● What the task asks: In your reply, restate all of the records below word for word.
[Start of section]
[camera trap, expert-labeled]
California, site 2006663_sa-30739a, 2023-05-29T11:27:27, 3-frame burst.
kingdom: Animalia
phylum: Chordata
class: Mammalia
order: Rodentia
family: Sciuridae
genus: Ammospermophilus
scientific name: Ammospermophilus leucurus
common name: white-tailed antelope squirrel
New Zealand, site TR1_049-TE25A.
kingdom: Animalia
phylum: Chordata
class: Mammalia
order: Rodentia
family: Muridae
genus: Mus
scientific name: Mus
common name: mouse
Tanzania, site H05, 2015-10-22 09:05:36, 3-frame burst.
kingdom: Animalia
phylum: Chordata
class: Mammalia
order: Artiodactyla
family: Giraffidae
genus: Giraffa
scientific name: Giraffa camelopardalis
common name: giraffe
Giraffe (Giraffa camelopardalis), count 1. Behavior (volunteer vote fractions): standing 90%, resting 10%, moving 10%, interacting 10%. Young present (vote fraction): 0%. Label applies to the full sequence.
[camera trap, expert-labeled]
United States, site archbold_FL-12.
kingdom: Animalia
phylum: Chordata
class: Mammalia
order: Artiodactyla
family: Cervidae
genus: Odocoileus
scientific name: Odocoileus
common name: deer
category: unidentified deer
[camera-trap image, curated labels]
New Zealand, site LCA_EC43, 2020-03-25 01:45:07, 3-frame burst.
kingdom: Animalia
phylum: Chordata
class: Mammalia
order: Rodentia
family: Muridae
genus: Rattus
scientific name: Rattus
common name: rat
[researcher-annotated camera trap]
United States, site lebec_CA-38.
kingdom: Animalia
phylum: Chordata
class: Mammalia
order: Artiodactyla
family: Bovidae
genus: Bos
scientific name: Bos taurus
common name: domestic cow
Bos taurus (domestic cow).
[End of section]
● Result below:
[camera trap, expert-labeled]
California, site 2006663_sa-30739a, 2023-05-29T11:27:27, 3-frame burst.
kingdom: Animalia
phylum: Chordata
class: Mammalia
order: Rodentia
family: Sciuridae
genus: Ammospermophilus
scientific name: Ammospermophilus leucurus
common name: white-tailed antelope squirrel
New Zealand, site TR1_049-TE25A.
kingdom: Animalia
phylum: Chordata
class: Mammalia
order: Rodentia
family: Muridae
genus: Mus
scientific name: Mus
common name: mouse
Tanzania, site H05, 2015-10-22 09:05:36, 3-frame burst.
kingdom: Animalia
phylum: Chordata
class: Mammalia
order: Artiodactyla
family: Giraffidae
genus: Giraffa
scientific name: Giraffa camelopardalis
common name: giraffe
Giraffe (Giraffa camelopardalis), count 1. Behavior (volunteer vote fractions): standing 90%, resting 10%, moving 10%, interacting 10%. Young present (vote fraction): 0%. Label applies to the full sequence.
[camera trap, expert-labeled]
United States, site archbold_FL-12.
kingdom: Animalia
phylum: Chordata
class: Mammalia
order: Artiodactyla
family: Cervidae
genus: Odocoileus
scientific name: Odocoileus
common name: deer
category: unidentified deer
[camera-trap image, curated labels]
New Zealand, site LCA_EC43, 2020-03-25 01:45:07, 3-frame burst.
kingdom: Animalia
phylum: Chordata
class: Mammalia
order: Rodentia
family: Muridae
genus: Rattus
scientific name: Rattus
common name: rat
[researcher-annotated camera trap]
United States, site lebec_CA-38.
kingdom: Animalia
phylum: Chordata
class: Mammalia
order: Artiodactyla
family: Bovidae
genus: Bos
scientific name: Bos taurus
common name: domestic cow
Bos taurus (domestic cow).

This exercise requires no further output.